Exercise description
Extract the text of all the records below word for word, leaving out the pictures.

-- start Available data --

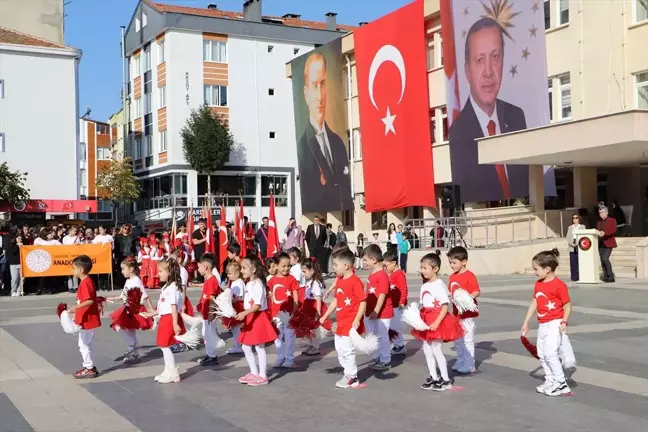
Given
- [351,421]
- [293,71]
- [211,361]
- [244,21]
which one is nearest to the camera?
[351,421]

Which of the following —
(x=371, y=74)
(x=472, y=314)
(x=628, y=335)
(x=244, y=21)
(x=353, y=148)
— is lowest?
(x=628, y=335)

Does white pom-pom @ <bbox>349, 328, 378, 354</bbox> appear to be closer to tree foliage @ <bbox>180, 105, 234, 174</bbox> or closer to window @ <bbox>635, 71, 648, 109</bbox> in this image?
window @ <bbox>635, 71, 648, 109</bbox>

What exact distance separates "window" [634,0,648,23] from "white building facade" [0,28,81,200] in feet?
115

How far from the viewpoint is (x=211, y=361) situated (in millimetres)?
10453

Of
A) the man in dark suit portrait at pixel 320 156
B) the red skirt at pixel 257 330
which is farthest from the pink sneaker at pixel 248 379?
the man in dark suit portrait at pixel 320 156

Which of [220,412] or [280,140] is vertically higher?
[280,140]

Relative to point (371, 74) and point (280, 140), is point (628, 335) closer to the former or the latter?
point (371, 74)

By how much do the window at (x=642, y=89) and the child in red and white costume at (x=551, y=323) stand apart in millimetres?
22017

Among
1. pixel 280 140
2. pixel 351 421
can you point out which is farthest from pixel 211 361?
pixel 280 140

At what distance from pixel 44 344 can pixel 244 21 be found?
48.9 metres

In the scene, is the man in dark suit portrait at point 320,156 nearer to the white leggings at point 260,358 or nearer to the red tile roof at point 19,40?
the red tile roof at point 19,40

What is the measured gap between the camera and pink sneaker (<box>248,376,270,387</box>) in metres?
8.86

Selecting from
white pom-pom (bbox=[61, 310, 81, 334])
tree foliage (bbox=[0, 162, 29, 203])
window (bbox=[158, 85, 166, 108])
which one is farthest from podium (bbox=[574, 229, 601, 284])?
window (bbox=[158, 85, 166, 108])

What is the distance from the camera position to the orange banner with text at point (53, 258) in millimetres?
22750
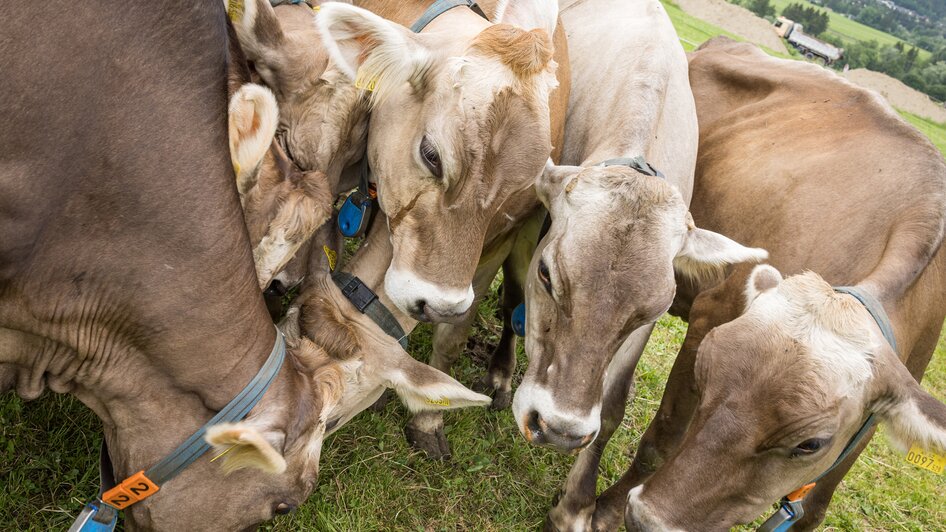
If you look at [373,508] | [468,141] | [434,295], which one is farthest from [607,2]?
[373,508]

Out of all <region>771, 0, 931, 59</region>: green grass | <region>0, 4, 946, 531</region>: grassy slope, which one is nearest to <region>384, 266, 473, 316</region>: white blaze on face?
<region>0, 4, 946, 531</region>: grassy slope

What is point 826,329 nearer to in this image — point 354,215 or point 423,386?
point 423,386

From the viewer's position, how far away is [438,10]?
13.2 feet

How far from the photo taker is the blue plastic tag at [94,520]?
103 inches

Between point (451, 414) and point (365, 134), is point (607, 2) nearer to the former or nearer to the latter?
point (365, 134)

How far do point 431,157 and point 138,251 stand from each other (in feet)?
4.30

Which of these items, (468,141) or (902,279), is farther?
(902,279)

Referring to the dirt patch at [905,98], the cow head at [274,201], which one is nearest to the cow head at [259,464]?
the cow head at [274,201]

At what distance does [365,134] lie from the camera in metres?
3.95

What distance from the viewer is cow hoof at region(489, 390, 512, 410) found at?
516 centimetres

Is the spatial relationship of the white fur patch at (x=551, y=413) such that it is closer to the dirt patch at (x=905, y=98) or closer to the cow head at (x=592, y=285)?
the cow head at (x=592, y=285)

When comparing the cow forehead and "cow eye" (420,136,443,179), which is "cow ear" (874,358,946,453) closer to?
the cow forehead

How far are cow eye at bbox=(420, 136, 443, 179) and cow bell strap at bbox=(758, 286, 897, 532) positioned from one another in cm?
186

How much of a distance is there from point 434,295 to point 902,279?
2.15 metres
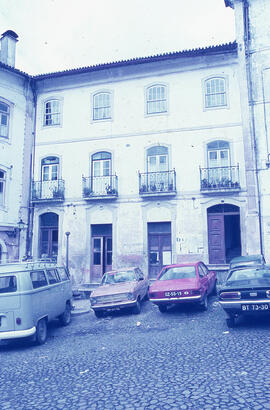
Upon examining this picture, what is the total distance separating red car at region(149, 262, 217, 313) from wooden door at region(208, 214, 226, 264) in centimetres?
489

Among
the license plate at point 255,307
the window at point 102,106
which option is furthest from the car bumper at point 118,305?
the window at point 102,106

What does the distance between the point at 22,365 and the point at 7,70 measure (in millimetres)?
16408

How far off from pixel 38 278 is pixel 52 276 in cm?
105

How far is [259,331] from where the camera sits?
7691mm

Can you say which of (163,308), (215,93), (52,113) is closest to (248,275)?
(163,308)

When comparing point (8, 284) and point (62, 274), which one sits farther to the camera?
point (62, 274)

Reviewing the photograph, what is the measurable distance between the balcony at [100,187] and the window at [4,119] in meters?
4.99

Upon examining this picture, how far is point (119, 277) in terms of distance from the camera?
12383mm

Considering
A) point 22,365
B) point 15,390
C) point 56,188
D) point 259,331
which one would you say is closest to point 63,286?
point 22,365

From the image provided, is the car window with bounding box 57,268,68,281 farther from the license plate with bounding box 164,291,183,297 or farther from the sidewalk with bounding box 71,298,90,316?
the license plate with bounding box 164,291,183,297

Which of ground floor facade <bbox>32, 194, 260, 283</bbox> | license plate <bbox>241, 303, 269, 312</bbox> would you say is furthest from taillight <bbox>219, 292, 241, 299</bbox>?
ground floor facade <bbox>32, 194, 260, 283</bbox>

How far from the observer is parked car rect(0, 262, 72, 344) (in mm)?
7820

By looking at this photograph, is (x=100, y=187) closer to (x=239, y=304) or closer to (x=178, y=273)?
(x=178, y=273)

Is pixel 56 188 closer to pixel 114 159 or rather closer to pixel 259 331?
pixel 114 159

-- end Available data --

Final result
Given
- [351,421]
- [293,71]
- [211,361]
- [244,21]
which one is nearest to the camera?
[351,421]

Which of the following —
(x=371, y=74)
(x=472, y=314)
(x=628, y=335)
(x=244, y=21)
(x=353, y=148)
— is lowest?
(x=628, y=335)

Does white pom-pom @ <bbox>349, 328, 378, 354</bbox> appear to be closer to tree foliage @ <bbox>180, 105, 234, 174</bbox> or closer to window @ <bbox>635, 71, 648, 109</bbox> in this image?
window @ <bbox>635, 71, 648, 109</bbox>

What exact distance separates "window" [634,0,648,23] from "white building facade" [0,28,81,200] in feet?
115

How far from the viewpoint is (x=211, y=361) situated (in millimetres)?
10453

Of
A) the man in dark suit portrait at pixel 320 156
B) the red skirt at pixel 257 330
which is farthest from the pink sneaker at pixel 248 379?
the man in dark suit portrait at pixel 320 156

Which of [220,412] or [280,140] is vertically higher?
[280,140]

Relative to point (371, 74) and point (280, 140), is point (628, 335) closer to the former or the latter?
point (371, 74)

By how much do the window at (x=642, y=89) and the child in red and white costume at (x=551, y=323) stand apart in millimetres?
22017

Among
1. pixel 280 140
2. pixel 351 421
can you point out which is farthest from pixel 211 361?
pixel 280 140

At what distance from pixel 44 344 can pixel 244 21 be found?
48.9 metres

In the scene, is the man in dark suit portrait at point 320,156 nearer to the white leggings at point 260,358 or nearer to the red tile roof at point 19,40?
the red tile roof at point 19,40

What is the measured gap between the camera and pink sneaker (<box>248,376,270,387</box>) in metres?
8.86

Selecting from
white pom-pom (bbox=[61, 310, 81, 334])
tree foliage (bbox=[0, 162, 29, 203])
window (bbox=[158, 85, 166, 108])
which one is farthest from podium (bbox=[574, 229, 601, 284])?
window (bbox=[158, 85, 166, 108])

What is the distance from the camera position to the orange banner with text at point (53, 258) in millimetres?
22750
If you look at [373,508] | [468,141] | [434,295], which one is farthest from [607,2]?
[373,508]

Out of all <region>771, 0, 931, 59</region>: green grass | <region>0, 4, 946, 531</region>: grassy slope, which one is nearest to <region>384, 266, 473, 316</region>: white blaze on face?
<region>0, 4, 946, 531</region>: grassy slope

What is point 826,329 nearer to in this image — point 354,215 or point 423,386?
point 423,386

From the viewer's position, how far away is [438,10]?
13.2 feet

How far from the photo taker is the blue plastic tag at [94,520]?
103 inches

Between point (451, 414) and point (365, 134), is point (607, 2) nearer to the former or nearer to the latter?
point (365, 134)

How far do point 431,157 and point 138,251 stand from each other (in feet)?
4.30

Which of these items, (468,141) or (902,279), is farther?
(902,279)

Referring to the dirt patch at [905,98], the cow head at [274,201], which one is nearest to the cow head at [259,464]?
the cow head at [274,201]

At what distance does [365,134] lie from the camera in metres?
3.95

What distance from the viewer is cow hoof at region(489, 390, 512, 410) found at?
516 centimetres

Is the spatial relationship of the white fur patch at (x=551, y=413) such that it is closer to the dirt patch at (x=905, y=98) or closer to the cow head at (x=592, y=285)?
the cow head at (x=592, y=285)

When comparing the cow forehead and "cow eye" (420,136,443,179), which is "cow ear" (874,358,946,453) closer to?
the cow forehead

How far are cow eye at bbox=(420, 136, 443, 179) and cow bell strap at bbox=(758, 286, 897, 532) positioned from one another in cm?
186

How much of a distance is there from point 434,295 to point 902,279?
2.15 metres
Upon examining this picture, what is the total distance separating red car at region(149, 262, 217, 313) from wooden door at region(208, 214, 226, 264) in centimetres?
489

Among
the license plate at point 255,307
the window at point 102,106
which option is furthest from the car bumper at point 118,305?
the window at point 102,106

What does the distance between the point at 22,365 and the point at 7,70 measure (in millimetres)?
16408

How far off from pixel 38 278 is pixel 52 276 in cm?
105

How far is [259,331] from where the camera sits?
7691mm

Can you say which of (163,308), (215,93), (52,113) is closest to (248,275)?
(163,308)

When comparing point (8, 284) and point (62, 274), which one sits farther to the camera?
point (62, 274)

Reviewing the photograph, what is the measurable distance between the balcony at [100,187] and the window at [4,119] in meters?
4.99

Upon examining this picture, how far is point (119, 277) in terms of distance from the camera?
12383mm

Considering
A) point 22,365
B) point 15,390
C) point 56,188
D) point 259,331
which one would you say is closest to point 63,286?
point 22,365

From the image provided, is the car window with bounding box 57,268,68,281 farther from the license plate with bounding box 164,291,183,297 or farther from the sidewalk with bounding box 71,298,90,316?
the license plate with bounding box 164,291,183,297

Which of ground floor facade <bbox>32, 194, 260, 283</bbox> | license plate <bbox>241, 303, 269, 312</bbox> would you say is furthest from taillight <bbox>219, 292, 241, 299</bbox>?
ground floor facade <bbox>32, 194, 260, 283</bbox>

How far from the observer is parked car rect(0, 262, 72, 344) (in mm)?
7820

By looking at this photograph, is (x=100, y=187) closer to (x=239, y=304) or closer to (x=178, y=273)?
(x=178, y=273)

Is pixel 56 188 closer to pixel 114 159 or rather closer to pixel 259 331?
pixel 114 159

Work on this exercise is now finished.